Exercise description
Find the line with "The model included" in the data below, then restate it and all remaining lines exactly, adding nothing.

**** Given entries

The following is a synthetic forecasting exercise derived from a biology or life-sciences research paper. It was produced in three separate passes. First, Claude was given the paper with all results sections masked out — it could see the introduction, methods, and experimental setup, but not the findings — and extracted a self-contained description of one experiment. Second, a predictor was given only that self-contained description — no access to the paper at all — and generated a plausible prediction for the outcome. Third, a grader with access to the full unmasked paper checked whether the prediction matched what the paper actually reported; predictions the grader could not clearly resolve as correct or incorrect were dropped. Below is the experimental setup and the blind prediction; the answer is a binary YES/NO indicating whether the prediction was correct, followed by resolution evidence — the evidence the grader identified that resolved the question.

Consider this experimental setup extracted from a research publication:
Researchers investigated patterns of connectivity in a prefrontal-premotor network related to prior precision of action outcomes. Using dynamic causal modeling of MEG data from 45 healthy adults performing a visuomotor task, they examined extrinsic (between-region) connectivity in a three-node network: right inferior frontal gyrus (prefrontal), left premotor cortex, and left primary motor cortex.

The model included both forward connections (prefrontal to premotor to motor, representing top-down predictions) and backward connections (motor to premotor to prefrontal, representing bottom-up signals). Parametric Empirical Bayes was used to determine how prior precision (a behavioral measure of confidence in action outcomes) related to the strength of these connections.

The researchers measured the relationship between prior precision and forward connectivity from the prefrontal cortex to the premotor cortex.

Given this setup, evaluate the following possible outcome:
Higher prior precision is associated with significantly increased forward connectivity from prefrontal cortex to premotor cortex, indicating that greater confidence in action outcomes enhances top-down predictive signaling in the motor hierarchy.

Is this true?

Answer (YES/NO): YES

********

Problem solution
The model included both forward connections (prefrontal to premotor to motor, representing top-down predictions) and backward connections (motor to premotor to prefrontal, representing bottom-up signals). Parametric Empirical Bayes was used to determine how prior precision (a behavioral measure of confidence in action outcomes) related to the strength of these connections.

The researchers measured the relationship between prior precision and forward connectivity from the prefrontal cortex to the premotor cortex.

Given this setup, evaluate the following possible outcome:
Higher prior precision is associated with significantly increased forward connectivity from prefrontal cortex to premotor cortex, indicating that greater confidence in action outcomes enhances top-down predictive signaling in the motor hierarchy.

Is this true?

Answer (YES/NO): YES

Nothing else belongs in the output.